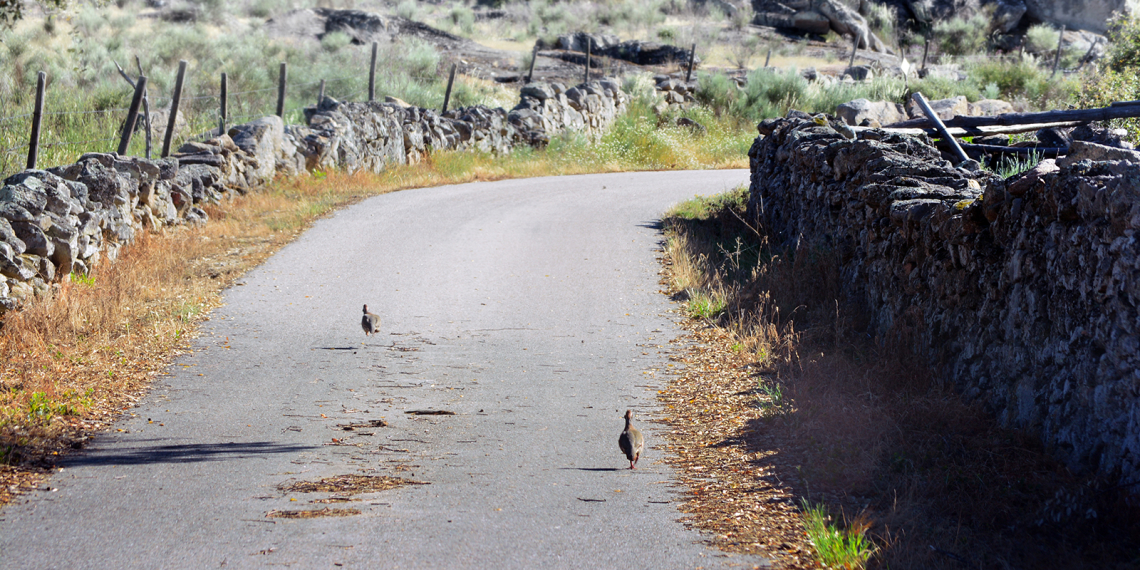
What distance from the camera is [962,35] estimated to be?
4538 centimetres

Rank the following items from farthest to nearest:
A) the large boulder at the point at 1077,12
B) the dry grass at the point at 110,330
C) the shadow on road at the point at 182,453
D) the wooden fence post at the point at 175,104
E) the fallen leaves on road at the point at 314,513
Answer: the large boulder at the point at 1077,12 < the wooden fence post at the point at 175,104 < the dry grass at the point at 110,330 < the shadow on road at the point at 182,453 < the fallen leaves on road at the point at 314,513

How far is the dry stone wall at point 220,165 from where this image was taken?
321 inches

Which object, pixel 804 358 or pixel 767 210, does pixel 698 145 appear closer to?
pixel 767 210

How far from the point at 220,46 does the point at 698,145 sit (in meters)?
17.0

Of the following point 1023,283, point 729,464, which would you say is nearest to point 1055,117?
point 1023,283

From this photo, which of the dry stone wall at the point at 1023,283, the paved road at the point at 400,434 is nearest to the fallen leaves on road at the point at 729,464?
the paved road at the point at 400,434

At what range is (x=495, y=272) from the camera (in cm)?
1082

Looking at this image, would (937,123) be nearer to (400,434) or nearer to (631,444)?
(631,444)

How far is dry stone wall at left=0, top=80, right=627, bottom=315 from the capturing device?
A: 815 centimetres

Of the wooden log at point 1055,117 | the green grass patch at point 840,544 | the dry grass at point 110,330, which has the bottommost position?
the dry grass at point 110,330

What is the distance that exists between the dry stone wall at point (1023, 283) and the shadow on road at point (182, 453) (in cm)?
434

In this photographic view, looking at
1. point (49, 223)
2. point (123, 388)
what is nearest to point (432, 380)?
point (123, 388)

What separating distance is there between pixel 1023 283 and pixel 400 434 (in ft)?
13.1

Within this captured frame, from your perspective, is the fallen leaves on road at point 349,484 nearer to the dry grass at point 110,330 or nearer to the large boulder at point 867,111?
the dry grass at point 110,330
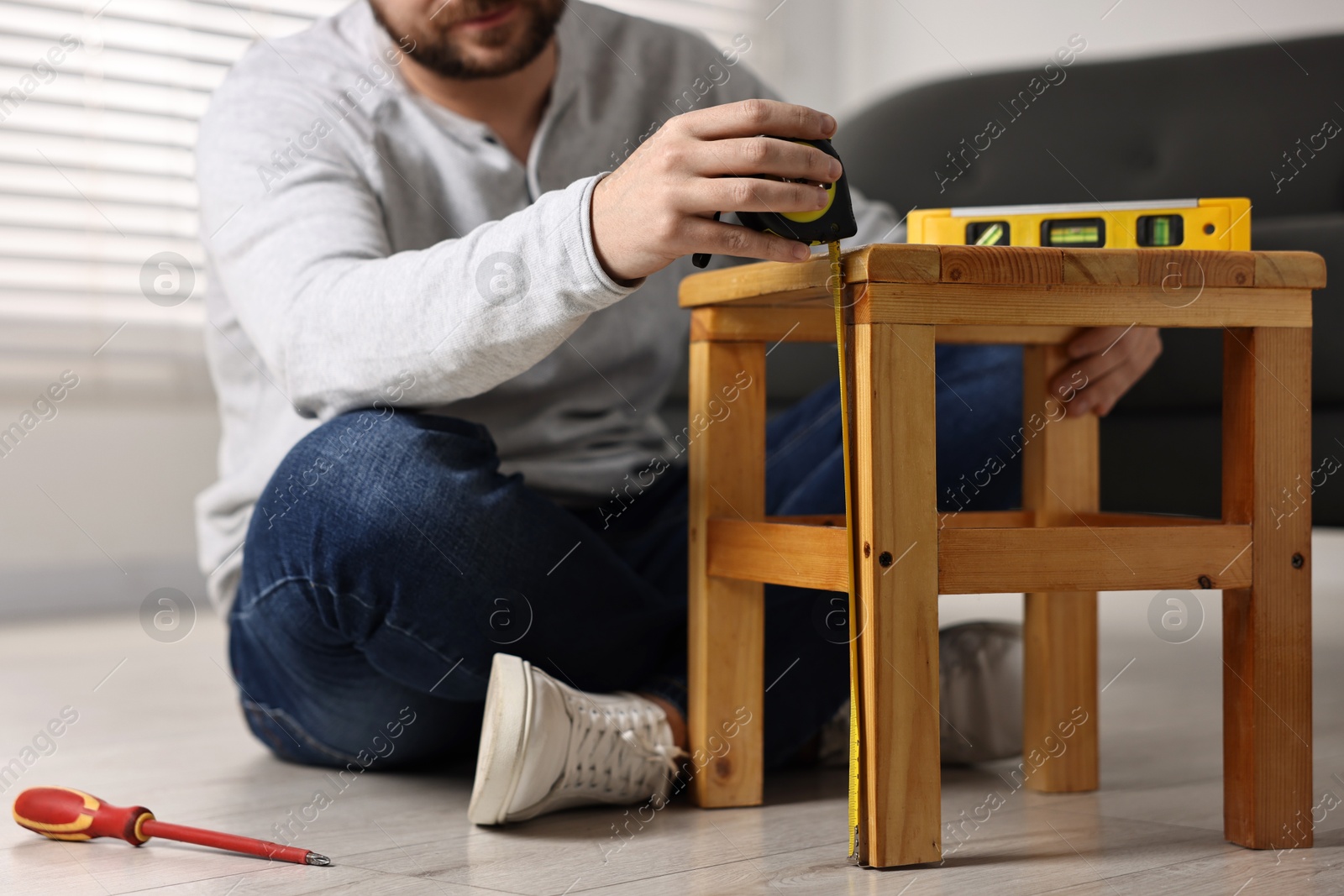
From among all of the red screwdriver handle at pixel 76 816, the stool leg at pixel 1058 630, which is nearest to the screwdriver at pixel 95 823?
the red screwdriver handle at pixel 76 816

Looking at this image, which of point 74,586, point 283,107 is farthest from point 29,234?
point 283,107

------------------------------------------------------------------------

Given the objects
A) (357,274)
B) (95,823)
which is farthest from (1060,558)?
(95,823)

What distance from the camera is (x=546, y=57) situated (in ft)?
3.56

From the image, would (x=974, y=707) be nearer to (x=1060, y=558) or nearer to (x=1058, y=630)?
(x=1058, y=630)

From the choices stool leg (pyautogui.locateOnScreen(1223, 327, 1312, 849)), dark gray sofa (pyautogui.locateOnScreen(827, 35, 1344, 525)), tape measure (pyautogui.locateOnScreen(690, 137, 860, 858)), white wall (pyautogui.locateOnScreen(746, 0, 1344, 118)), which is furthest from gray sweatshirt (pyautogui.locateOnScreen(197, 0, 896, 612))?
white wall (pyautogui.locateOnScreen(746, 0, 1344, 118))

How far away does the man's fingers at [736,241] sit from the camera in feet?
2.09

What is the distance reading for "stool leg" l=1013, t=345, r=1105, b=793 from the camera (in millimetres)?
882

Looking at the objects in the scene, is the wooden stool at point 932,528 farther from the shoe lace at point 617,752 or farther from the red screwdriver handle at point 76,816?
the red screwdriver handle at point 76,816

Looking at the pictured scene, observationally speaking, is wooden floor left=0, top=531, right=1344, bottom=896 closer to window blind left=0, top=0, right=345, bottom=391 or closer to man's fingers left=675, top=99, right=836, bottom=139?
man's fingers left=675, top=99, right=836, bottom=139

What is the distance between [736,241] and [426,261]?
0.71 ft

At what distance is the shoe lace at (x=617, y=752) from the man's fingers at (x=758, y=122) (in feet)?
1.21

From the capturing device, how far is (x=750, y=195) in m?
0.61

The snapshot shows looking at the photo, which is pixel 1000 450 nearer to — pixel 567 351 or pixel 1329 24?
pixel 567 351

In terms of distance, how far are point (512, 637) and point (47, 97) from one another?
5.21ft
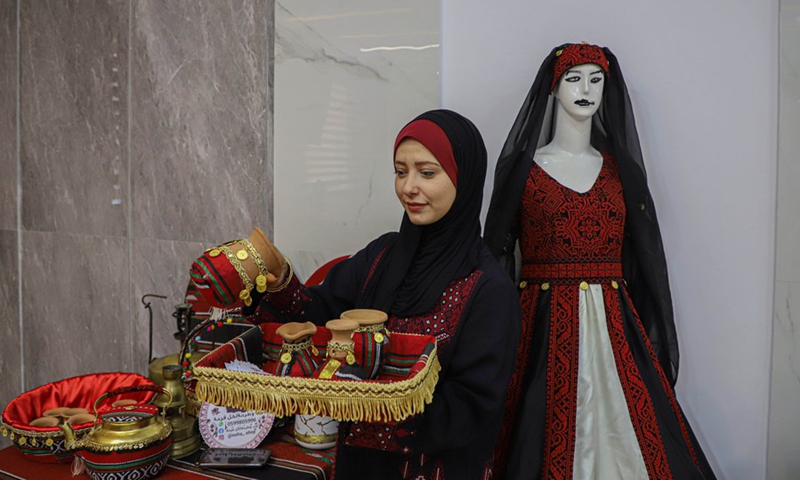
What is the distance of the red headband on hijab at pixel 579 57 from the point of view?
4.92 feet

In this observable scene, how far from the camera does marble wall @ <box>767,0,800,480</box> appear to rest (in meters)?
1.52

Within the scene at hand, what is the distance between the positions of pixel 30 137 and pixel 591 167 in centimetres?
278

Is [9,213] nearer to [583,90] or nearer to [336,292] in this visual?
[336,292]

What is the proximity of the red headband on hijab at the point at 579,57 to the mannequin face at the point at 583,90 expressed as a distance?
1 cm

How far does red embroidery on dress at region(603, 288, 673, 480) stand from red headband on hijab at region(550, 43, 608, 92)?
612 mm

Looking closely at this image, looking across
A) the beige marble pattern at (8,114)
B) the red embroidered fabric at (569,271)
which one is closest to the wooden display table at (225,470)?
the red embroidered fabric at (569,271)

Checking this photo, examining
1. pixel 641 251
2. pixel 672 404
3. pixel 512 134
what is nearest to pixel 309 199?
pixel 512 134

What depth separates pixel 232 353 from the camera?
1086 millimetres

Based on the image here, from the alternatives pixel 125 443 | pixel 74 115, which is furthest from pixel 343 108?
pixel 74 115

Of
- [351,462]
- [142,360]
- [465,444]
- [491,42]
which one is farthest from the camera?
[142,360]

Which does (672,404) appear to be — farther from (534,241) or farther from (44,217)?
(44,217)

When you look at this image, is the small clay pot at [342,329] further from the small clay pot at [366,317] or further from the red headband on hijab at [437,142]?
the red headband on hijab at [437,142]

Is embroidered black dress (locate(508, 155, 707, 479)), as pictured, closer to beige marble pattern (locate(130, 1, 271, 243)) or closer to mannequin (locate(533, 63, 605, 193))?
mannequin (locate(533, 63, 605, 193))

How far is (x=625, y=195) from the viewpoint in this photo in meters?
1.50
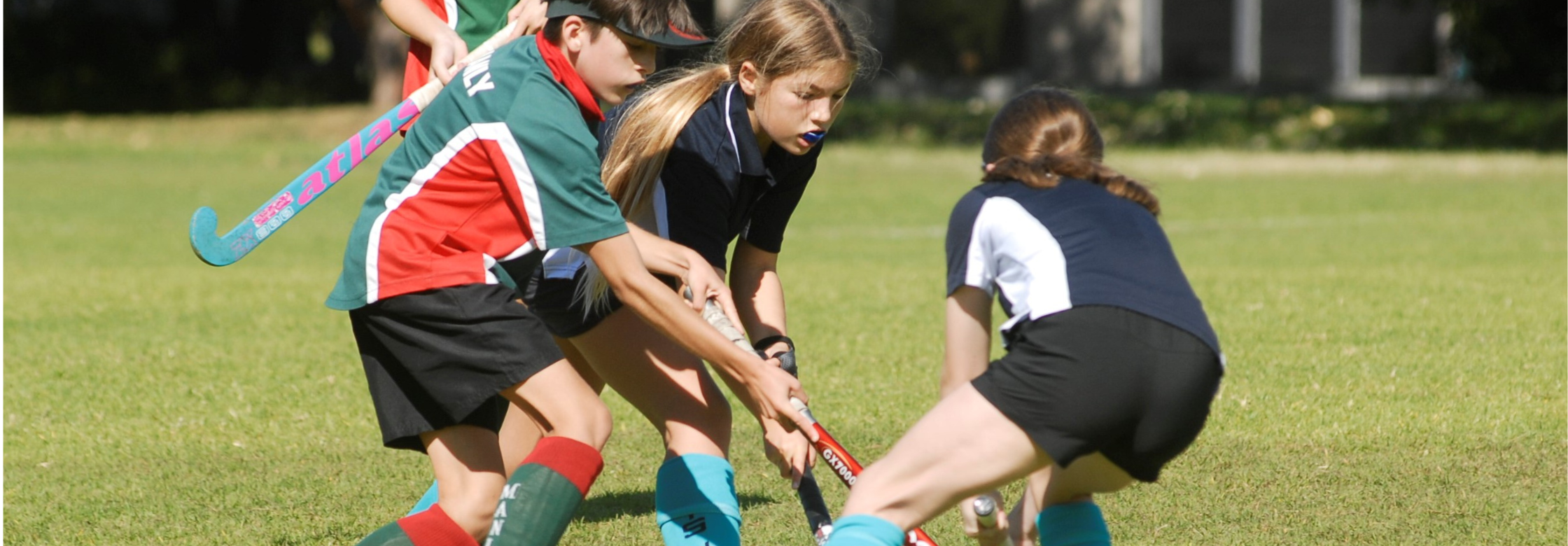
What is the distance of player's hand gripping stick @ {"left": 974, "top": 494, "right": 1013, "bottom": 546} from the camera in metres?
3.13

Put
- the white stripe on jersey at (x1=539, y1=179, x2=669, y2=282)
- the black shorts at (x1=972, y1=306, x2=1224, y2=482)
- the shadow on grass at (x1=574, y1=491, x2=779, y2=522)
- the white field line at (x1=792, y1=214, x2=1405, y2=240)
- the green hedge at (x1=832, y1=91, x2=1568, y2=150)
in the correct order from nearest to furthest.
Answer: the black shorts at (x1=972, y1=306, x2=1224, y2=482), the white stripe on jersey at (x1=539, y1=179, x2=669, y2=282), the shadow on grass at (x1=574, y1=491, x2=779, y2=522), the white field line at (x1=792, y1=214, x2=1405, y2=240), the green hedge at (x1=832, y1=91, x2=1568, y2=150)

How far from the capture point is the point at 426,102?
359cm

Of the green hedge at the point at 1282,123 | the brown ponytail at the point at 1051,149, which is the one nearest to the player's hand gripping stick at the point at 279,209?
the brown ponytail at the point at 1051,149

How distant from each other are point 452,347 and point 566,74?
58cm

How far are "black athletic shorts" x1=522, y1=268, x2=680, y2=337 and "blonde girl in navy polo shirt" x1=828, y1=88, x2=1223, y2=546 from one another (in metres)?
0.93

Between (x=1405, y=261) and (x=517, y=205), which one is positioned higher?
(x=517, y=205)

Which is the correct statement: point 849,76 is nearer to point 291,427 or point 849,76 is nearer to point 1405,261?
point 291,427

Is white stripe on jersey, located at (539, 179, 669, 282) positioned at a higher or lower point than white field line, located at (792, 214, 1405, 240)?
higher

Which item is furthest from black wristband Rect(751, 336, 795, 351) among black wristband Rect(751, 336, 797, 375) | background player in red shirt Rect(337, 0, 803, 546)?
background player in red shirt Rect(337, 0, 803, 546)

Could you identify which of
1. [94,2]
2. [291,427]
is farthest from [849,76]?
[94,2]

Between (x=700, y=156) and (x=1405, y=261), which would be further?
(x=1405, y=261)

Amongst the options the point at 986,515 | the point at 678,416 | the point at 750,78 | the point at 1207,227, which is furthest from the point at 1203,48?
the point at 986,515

------------------------------------------------------------------------

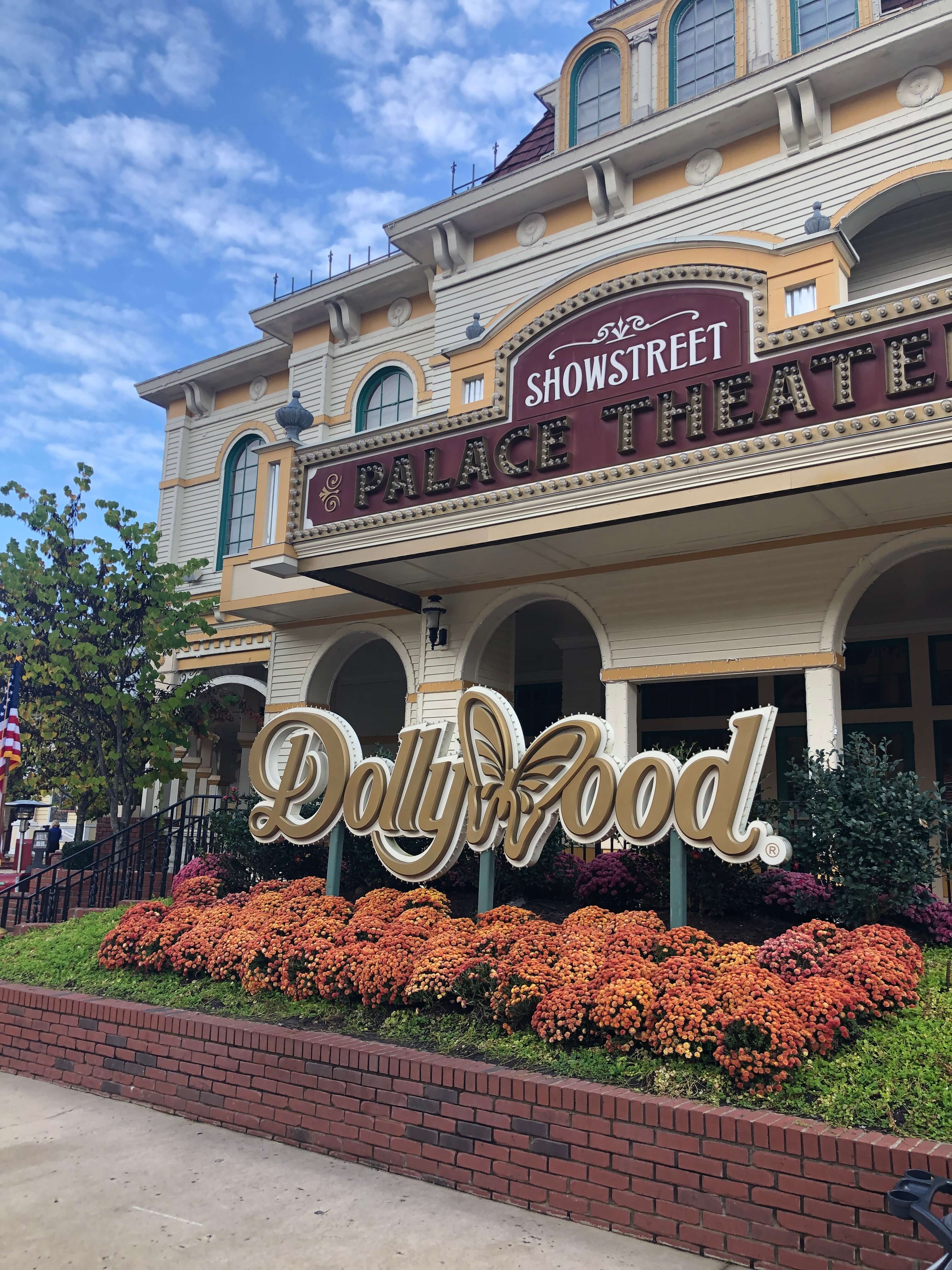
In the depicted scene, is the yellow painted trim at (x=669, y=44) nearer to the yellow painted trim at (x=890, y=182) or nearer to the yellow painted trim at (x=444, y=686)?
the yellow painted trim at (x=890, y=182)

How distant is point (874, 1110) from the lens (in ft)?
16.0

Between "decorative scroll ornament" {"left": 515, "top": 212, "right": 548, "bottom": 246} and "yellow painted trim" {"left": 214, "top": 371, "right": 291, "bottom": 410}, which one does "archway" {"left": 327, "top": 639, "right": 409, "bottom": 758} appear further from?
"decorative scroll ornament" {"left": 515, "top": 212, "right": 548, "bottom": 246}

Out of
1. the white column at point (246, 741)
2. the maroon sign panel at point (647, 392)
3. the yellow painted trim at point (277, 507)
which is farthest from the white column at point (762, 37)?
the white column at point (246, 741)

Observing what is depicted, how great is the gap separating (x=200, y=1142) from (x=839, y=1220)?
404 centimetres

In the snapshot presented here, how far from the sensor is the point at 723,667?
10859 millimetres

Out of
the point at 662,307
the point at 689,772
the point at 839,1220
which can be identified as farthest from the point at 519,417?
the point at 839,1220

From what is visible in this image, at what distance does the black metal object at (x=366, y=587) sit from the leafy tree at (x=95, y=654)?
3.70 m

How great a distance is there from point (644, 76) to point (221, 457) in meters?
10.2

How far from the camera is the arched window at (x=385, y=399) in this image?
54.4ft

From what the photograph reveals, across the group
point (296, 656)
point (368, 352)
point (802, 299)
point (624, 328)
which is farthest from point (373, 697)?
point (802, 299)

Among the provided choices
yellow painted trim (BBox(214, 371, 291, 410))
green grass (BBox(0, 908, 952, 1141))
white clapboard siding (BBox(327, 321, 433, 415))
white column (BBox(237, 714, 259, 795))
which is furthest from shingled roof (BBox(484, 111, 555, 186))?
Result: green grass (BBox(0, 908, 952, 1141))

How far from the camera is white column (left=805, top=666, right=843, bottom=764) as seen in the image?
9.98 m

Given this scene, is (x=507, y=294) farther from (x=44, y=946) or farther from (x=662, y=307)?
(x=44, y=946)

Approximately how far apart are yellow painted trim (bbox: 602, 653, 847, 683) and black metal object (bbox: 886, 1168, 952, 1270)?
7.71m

------------------------------------------------------------------------

WHAT THE TASK ASKS » Select every line in the three blocks of lines above that contains the word "background", matching case exactly, and copy each one out.

EXPECTED ANSWER »
Which item is furthest from black wristband Rect(751, 336, 795, 351) among black wristband Rect(751, 336, 797, 375) | background player in red shirt Rect(337, 0, 803, 546)?
background player in red shirt Rect(337, 0, 803, 546)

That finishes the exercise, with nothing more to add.